In our example, all 15 genes participate in placing mice on PCs, but they weigh in differently. After their weights are determined, finding out where they put Mouse #1 on PC1 is simple math:
(gene1 read count * gene1 weight on PC1)
+ (gene2 read count * gene2 weight on PC1)
+ (gene15 read count * gene15 weight on PC1)
= PC1 value of Mouse #1
Mouse #1 has a spot on PC2, too. To calculate it, use the same formula with weights of genes on PC2 instead of PC1.
With a value of PC1 and a value of PC2, Mouse #1 now can be graphed as a dot on the PCA plot.
This simple math can be written in a fancy formula that’s more appropriate for papers and seminars:
- Mouse #i :
- Eigenvector #j:
- Principal component j-th of sample i:
Do this math again on all the mice, and they will each become a dot on the PCA plot.
Pretty! How do we read this?
4. How to read a PCA plot
- Mice that have similar expression profiles are now clustered together. Just glancing at this plot, we can see that there are 3 clusters of mice.

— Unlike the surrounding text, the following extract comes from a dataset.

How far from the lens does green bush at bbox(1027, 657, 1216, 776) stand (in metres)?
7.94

- If 2 clusters of mice are different based on PC1, like the blue and orange clusters in this plot, such differences are likely to be due to the genes that have heavy influences on PC1.

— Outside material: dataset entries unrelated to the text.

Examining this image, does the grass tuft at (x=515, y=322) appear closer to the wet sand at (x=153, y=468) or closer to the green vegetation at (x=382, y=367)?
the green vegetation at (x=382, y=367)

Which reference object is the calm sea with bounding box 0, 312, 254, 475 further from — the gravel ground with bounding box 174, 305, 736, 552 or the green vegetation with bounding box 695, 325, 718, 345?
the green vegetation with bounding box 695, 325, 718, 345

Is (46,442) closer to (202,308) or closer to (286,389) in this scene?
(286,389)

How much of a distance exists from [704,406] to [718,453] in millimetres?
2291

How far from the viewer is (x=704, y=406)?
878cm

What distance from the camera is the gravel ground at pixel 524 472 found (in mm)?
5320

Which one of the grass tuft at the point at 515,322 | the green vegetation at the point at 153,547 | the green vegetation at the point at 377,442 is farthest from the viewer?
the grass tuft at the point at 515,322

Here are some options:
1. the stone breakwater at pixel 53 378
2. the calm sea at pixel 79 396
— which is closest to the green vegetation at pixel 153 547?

- If 2 clusters are different based on PC2, like the red and blue clusters, then the genes that heavily influence PC2 are likely to be responsible.
- Keep in mind that PCs are ranked by how much they describe the data. PC1 reveals the most variation, while PC2 reveals the second most variation. Therefore, differences among clusters along PC1 axis are actually larger than the similar-looking distances along PC2 axis.
- Is this plot meaningful? Check the proportion of variance, or the diagnostic scree plot. PCA is worthy if the top 2 or 3 PCs cover most of the variation in your data. Otherwise, you should consider other dimension reduction techniques, such as t-SNE and MDS.
To sum up, principal component analysis (PCA) is a way to bring out strong patterns from large and complex datasets. The essence of the data is captured in a few principal components, which themselves convey the most variation in the dataset. PCA reduces the number of dimensions without selecting or discarding them. Instead, it constructs principal components that focus on variation and account for the varied influences of dimensions. Such influences can be traced back from the PCA plot to find out what produces the differences among clusters.